I began to feel helpless and out of touch with all my family and friends.

It was one day that soon changed the meaning I defined myself as … crazy.

I shared my testimony one evening with a person, making a point to emphasize the experience of disorder so they could better understand it.

The person’s end reaction was … “oh you are just crazy …”

It was like a dagger to the heart. She made me see my disorder for what it really was … crazy.

To me it was myself who was crazy, but in reality it was the disorder itself. I made a change instantly, learning it did not define who I was as a person, how I lived or thought.

It changed the whole way I viewed that word from the moment someone else spoke it to me. With that I was able to change my attitude and hate toward my mental illness.

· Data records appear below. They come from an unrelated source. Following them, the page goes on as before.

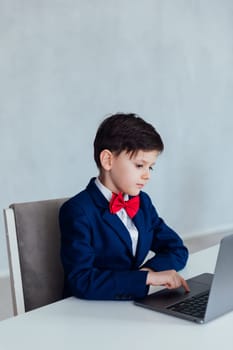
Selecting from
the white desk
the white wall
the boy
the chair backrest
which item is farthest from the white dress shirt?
the white wall

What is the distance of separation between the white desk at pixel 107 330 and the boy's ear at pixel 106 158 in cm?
37

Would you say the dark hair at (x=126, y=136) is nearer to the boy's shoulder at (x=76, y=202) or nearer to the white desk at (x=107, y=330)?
the boy's shoulder at (x=76, y=202)

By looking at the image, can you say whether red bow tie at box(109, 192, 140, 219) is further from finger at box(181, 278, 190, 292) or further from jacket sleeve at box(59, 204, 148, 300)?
finger at box(181, 278, 190, 292)

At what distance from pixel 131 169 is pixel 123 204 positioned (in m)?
0.10

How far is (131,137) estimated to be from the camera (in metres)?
1.49

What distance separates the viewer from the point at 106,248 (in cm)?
152

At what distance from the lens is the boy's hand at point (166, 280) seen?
138 centimetres

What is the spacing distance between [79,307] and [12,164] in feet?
6.77

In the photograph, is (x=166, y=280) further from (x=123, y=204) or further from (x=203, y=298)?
(x=123, y=204)

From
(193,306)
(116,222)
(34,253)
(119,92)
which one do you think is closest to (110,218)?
(116,222)

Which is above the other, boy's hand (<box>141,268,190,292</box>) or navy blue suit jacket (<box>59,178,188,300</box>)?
navy blue suit jacket (<box>59,178,188,300</box>)

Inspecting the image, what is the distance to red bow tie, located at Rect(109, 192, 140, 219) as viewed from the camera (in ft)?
4.95

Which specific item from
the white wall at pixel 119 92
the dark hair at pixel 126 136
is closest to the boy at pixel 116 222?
the dark hair at pixel 126 136

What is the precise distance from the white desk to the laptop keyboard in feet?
0.13
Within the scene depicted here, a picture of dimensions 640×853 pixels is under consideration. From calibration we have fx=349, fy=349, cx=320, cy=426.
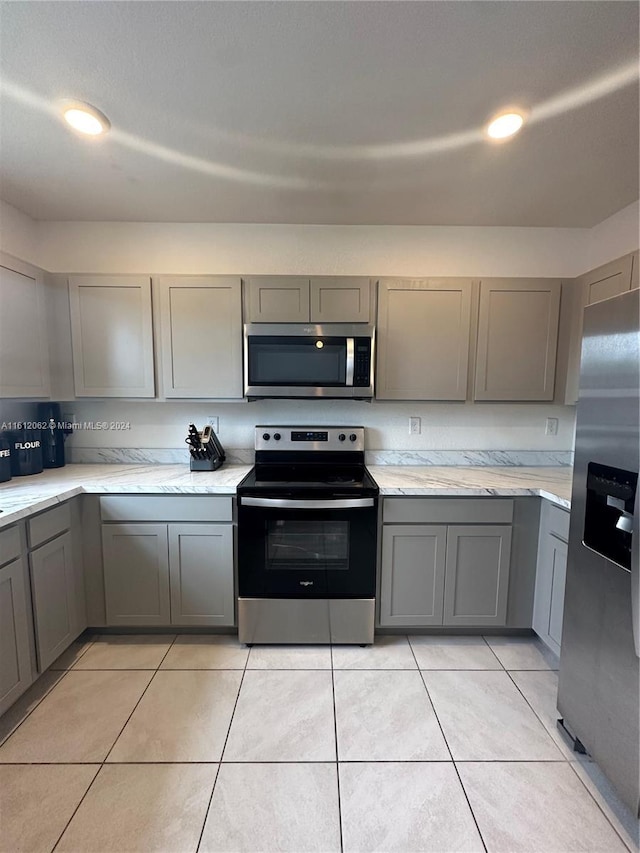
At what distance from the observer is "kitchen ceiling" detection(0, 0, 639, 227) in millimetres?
1062

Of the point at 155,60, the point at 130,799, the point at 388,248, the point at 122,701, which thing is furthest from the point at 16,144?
the point at 130,799

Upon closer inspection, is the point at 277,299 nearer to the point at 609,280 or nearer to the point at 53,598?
the point at 609,280

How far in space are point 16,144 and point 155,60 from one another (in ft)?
2.98

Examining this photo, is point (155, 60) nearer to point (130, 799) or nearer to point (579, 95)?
point (579, 95)

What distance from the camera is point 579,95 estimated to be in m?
1.31

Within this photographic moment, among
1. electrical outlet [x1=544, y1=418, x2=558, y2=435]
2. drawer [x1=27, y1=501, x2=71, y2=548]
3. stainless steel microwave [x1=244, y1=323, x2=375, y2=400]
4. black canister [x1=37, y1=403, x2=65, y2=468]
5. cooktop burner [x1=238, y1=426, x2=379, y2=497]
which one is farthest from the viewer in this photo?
electrical outlet [x1=544, y1=418, x2=558, y2=435]

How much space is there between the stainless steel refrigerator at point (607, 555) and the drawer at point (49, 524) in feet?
7.67

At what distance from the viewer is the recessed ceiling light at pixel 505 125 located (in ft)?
4.61

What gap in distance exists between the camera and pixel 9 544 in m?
1.48

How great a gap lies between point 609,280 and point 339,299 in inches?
56.7

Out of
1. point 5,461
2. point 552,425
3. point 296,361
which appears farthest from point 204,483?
point 552,425

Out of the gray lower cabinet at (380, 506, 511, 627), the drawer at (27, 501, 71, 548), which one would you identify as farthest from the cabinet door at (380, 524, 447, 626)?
the drawer at (27, 501, 71, 548)

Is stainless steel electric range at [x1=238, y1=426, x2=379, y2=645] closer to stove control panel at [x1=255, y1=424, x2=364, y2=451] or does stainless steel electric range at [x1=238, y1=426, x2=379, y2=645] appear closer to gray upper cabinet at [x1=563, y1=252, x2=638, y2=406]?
stove control panel at [x1=255, y1=424, x2=364, y2=451]

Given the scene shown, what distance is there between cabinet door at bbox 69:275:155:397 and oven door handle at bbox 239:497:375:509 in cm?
98
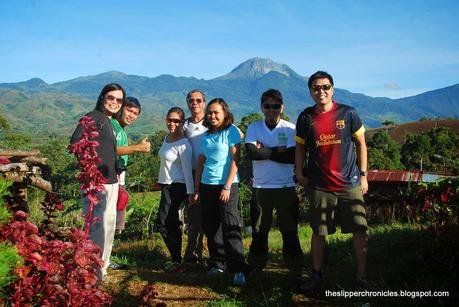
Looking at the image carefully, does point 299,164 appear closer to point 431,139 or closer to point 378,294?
point 378,294

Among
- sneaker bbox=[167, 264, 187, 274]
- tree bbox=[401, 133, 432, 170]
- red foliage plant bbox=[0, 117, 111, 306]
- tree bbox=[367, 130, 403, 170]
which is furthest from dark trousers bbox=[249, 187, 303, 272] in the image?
tree bbox=[401, 133, 432, 170]

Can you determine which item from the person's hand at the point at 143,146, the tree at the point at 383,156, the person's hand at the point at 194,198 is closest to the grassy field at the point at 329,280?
the person's hand at the point at 194,198

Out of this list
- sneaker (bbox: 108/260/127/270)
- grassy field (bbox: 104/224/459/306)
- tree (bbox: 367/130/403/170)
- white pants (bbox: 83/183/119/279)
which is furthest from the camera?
tree (bbox: 367/130/403/170)

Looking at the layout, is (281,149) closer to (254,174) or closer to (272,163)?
(272,163)

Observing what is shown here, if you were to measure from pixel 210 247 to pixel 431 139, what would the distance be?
158 ft

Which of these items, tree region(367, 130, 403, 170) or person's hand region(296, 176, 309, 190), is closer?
person's hand region(296, 176, 309, 190)

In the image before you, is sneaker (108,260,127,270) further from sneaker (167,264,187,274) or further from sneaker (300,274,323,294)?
sneaker (300,274,323,294)

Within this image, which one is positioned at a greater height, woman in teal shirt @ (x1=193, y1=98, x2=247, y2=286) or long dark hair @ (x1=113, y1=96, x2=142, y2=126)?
long dark hair @ (x1=113, y1=96, x2=142, y2=126)

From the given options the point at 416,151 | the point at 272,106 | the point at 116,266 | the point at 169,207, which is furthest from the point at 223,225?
the point at 416,151

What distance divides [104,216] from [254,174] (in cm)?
169

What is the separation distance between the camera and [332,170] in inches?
153

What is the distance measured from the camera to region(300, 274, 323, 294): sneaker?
12.7 ft

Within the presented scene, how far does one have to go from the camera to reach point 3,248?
79.5 inches

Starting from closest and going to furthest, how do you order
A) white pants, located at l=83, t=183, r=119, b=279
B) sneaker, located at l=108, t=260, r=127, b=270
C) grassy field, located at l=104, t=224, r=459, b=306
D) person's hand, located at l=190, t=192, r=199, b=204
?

I embrace my mental illness for what it is and will continue to fight against what others see as “crazy.”

By Esther Gilliam

Esther Gilliam is a journalist and videographer for MBU Timeline. Gilliam is a senior who is majoring in communication studies, with an emphasis in audio and video, and a minor in journalism. She works for AMP Campus Ministries as a Audio & Visual Intern and enjoys planning their weeknight worship, Thursday Night Live. Gilliam goes on missions to England, where she fulfills her passion for Christ by working with people and hearing their stories. Although, she is a workaholic and drinks more coffee than the Average Joe, Gilliam loves running, eating odd foods and spending time with her people.